Ho passato la mia adolescenza e i primi anni della giovinezza in un clima di guerra. Quando alla fine degli anni Novanta arrivai a Milano da Belgrado – una città ancora devastata dalla guerra e dalla lunga crisi economica – pensai che non avrei mai più provato quel senso di isolamento, d’insicurezza, di paura e di smarrimento collettivo, che avevo conosciuto. 

La prima cosa che vidi di Milano era la piazza del Duomo e ancora oggi posso rivivere quella sensazione. 

Meraviglia e bellezza si stendevano in tutto il mio corpo, mentre guardavo i visi rilassati, spensierati e sorridenti della gente che passava. 

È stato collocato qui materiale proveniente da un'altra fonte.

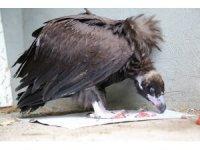 Kara akbaba Munzur Vadisi'nde ilk kez görüldü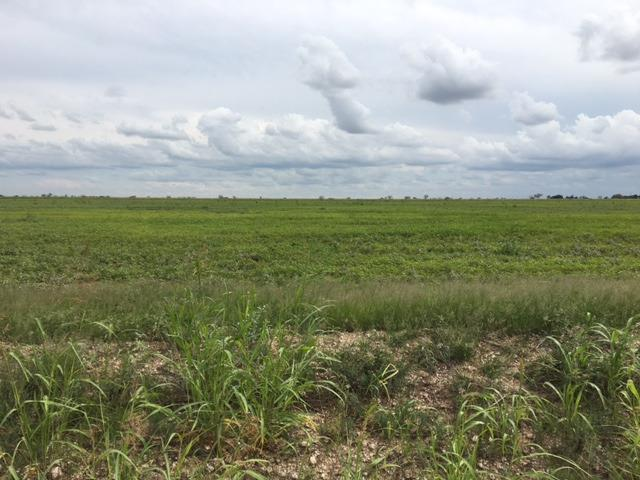 0-Lot 3 County Road 5300, New Deal, TX 79350 (MLS #201807635) :: Lyons Realty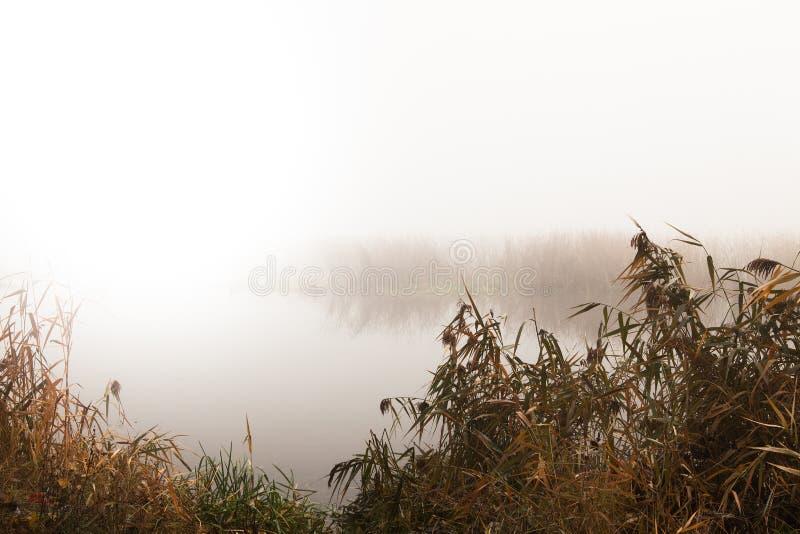 Тростники рекой на туманный день стоковая фотография rf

Ricordo che pensai che per la prima volta nella mia vita vedevo persone felici che camminavano per strada senza tensione e ansia sui volti. Sembravano tutti bellissimi. 

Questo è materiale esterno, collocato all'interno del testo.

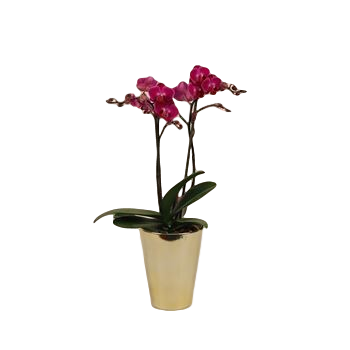 "5"" Phal Orchid Maxiflora in Ceramic Pot (Case 8)"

Quello fu l’istante in cui mi innamorai di Milano, dell’Italia. 

Ora cammino per le stesse strade e vedo poche persone preoccupate e spaventate che fanno la fila davanti al supermercato, che riempiono i carrelli di qualsiasi cosa per il terrore di rimanere senza il necessario per sopravvivere, proprio come facevano i miei genitori e le altre persone in Serbia. 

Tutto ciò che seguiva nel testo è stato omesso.